E assim, “avançando” a cada período - falo especificamente do curso de Direito- nos julgamos críticos, solidários, altruístas, progressistas,militantes pelas causas sociais... Trancamo-nos em um “mundo” que nos faz ter a ilusão que temos alguma coisa tão mais especial do que aquele que leu somente um cebolinha na vida- até que realmente poderíamos ser, mas NÃO SOMOS.Alguns se tornam até antipáticos, cheios de palavrinhas, brocardos e outras frescurinhas que só fazem parecer mais patéticos do que já são.O que acontece no mundo real é o inverso,acreditamos possuir autoridade para falar de qualquer assunto e não nos permitimos contatos com algumas pessoas, por puro preconceito e vaidade.
A verdade é que nos tormanos ridículos, formalistas, frios, falsos moralistas, egoístas e mesquinhos.

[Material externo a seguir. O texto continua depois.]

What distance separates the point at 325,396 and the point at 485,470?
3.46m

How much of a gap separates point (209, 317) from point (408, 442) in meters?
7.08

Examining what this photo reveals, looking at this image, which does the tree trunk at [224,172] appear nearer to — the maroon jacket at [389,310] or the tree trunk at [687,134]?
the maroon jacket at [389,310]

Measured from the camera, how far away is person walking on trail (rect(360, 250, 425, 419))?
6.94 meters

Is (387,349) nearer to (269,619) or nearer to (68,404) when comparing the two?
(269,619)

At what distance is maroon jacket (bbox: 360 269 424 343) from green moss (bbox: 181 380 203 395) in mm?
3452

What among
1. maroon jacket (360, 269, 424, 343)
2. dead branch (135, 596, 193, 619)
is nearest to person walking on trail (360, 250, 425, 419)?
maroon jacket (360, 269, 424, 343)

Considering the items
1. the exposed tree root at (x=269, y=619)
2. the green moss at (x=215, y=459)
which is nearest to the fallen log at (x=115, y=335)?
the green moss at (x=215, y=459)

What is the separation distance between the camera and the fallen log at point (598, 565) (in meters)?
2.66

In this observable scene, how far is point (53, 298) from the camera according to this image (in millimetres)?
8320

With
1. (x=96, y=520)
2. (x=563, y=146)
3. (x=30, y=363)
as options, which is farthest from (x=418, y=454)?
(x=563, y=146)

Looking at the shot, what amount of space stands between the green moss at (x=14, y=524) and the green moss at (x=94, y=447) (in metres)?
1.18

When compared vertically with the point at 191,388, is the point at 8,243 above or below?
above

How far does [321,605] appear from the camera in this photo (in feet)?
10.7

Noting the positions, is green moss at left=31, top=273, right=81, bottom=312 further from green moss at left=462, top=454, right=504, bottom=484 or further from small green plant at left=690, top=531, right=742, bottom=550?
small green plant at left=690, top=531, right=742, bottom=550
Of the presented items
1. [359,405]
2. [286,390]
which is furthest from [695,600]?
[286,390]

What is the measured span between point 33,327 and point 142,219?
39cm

Travamos discursos sobre emancipação segundo Paulo Freire, segundo Boaventura... e quando temos uma simples oportunidade de compartilhar um “pequeno” conhecimento ou uma “pequena” informação com um colega de turma, preferimos não dividir para que ele não faça o mesmo que eu fiz, para que ele não escreva o mesmo que escrevi, e sobretudo, para que ele não tire nota melhor do que a minha.Debatemos as críticas feitas ao Direito e aos juristas por Bourdieu, e até mesmo Marx, com uma visão tão ortodoxa(em alguns pontos realistas), nos empolgamos, sonhamos salvar o mundo, ser um jurista diferente(para quem prefere:operador do Direito), mas somos iguaiszinhos a todos aqueles que achávamos ou achamos uns idiotas vestidos de paletó e gravata(há raras exceções).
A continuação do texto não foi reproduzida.